RECORDS FOR THE TASK:
*** Begin section ***

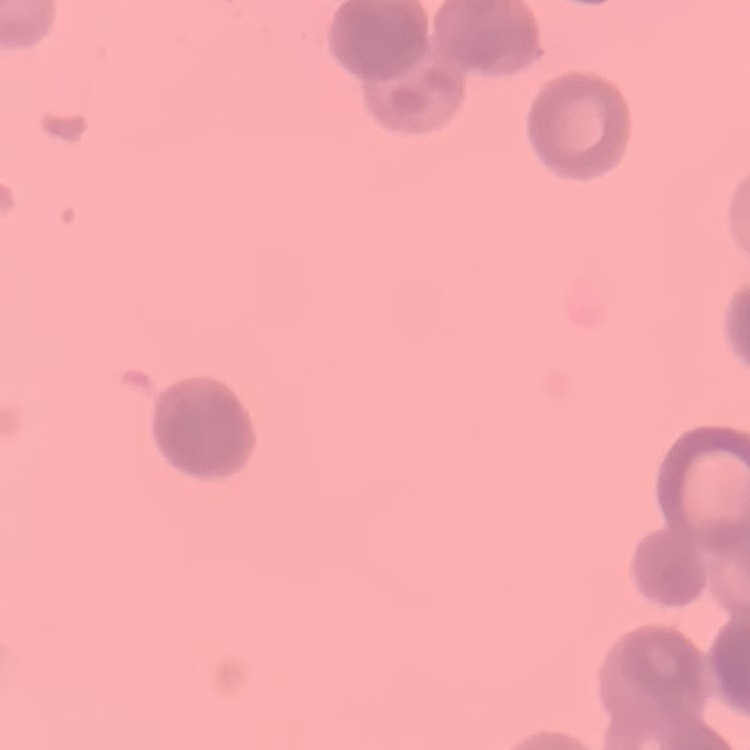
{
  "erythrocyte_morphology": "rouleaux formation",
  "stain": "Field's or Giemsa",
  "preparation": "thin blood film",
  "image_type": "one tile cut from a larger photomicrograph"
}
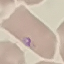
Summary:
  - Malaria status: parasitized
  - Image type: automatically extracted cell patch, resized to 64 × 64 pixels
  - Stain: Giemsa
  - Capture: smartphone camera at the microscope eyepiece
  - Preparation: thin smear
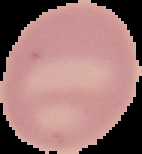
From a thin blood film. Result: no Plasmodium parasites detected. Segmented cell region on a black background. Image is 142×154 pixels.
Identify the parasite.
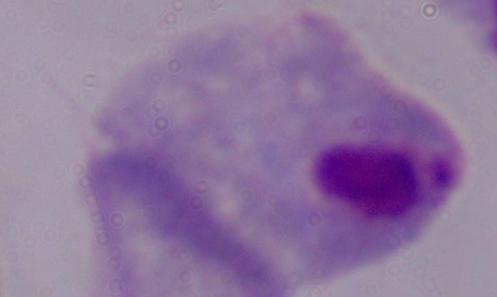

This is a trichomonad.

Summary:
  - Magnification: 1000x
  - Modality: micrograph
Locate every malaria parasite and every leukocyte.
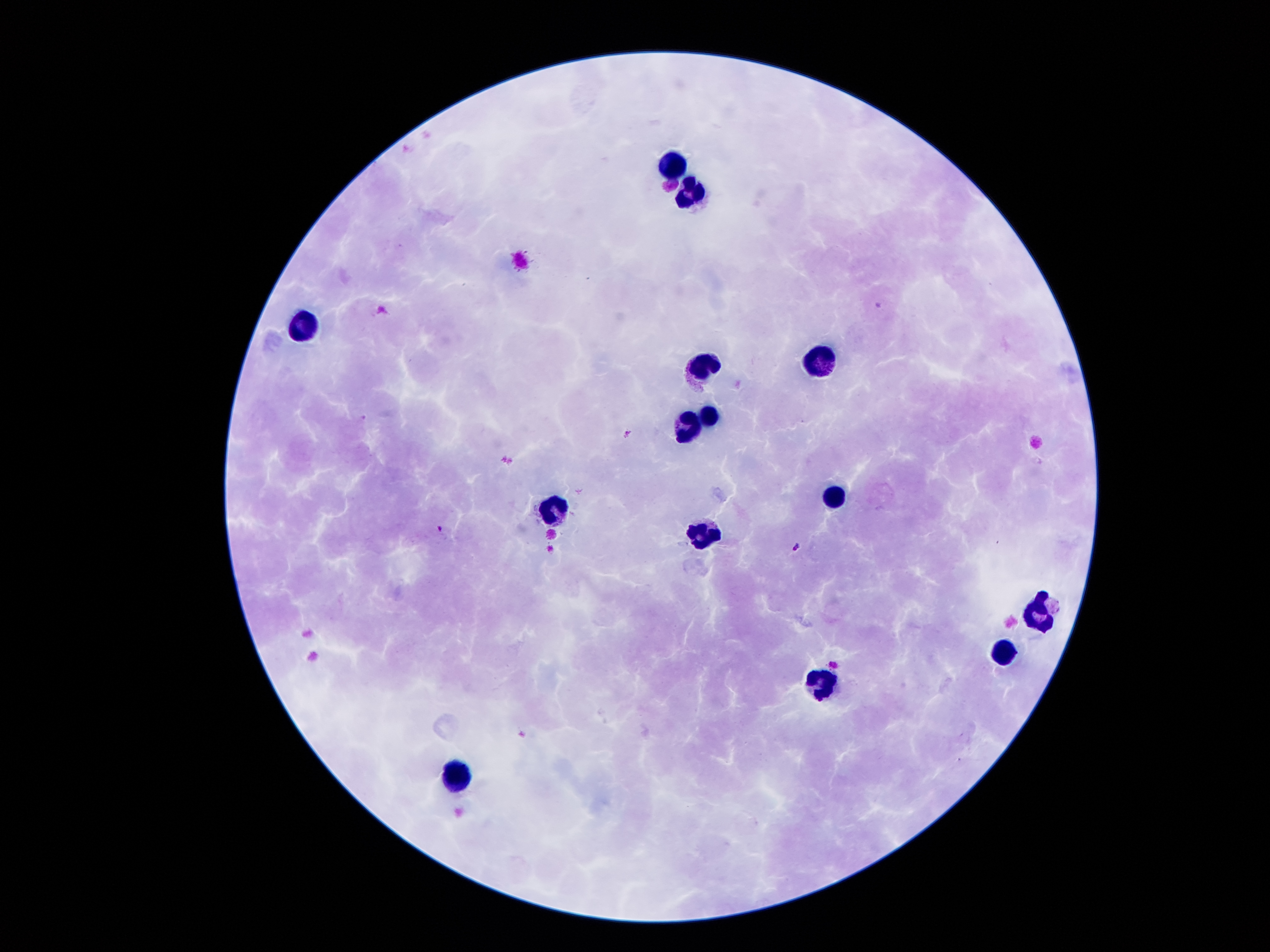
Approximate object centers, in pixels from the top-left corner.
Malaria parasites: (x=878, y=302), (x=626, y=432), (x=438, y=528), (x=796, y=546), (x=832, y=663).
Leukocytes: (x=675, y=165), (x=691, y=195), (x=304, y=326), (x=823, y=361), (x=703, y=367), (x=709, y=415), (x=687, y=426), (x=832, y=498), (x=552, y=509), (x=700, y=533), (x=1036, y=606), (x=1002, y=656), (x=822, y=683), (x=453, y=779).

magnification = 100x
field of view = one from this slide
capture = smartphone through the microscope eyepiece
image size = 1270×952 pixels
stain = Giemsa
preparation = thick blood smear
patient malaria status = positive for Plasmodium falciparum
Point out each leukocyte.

*** End section ***

WHAT YOU SHOULD DO: Within the preceding material, tally each line that holds the word "smartphone". Write down only the total.

EXPECTED OUTPUT: 2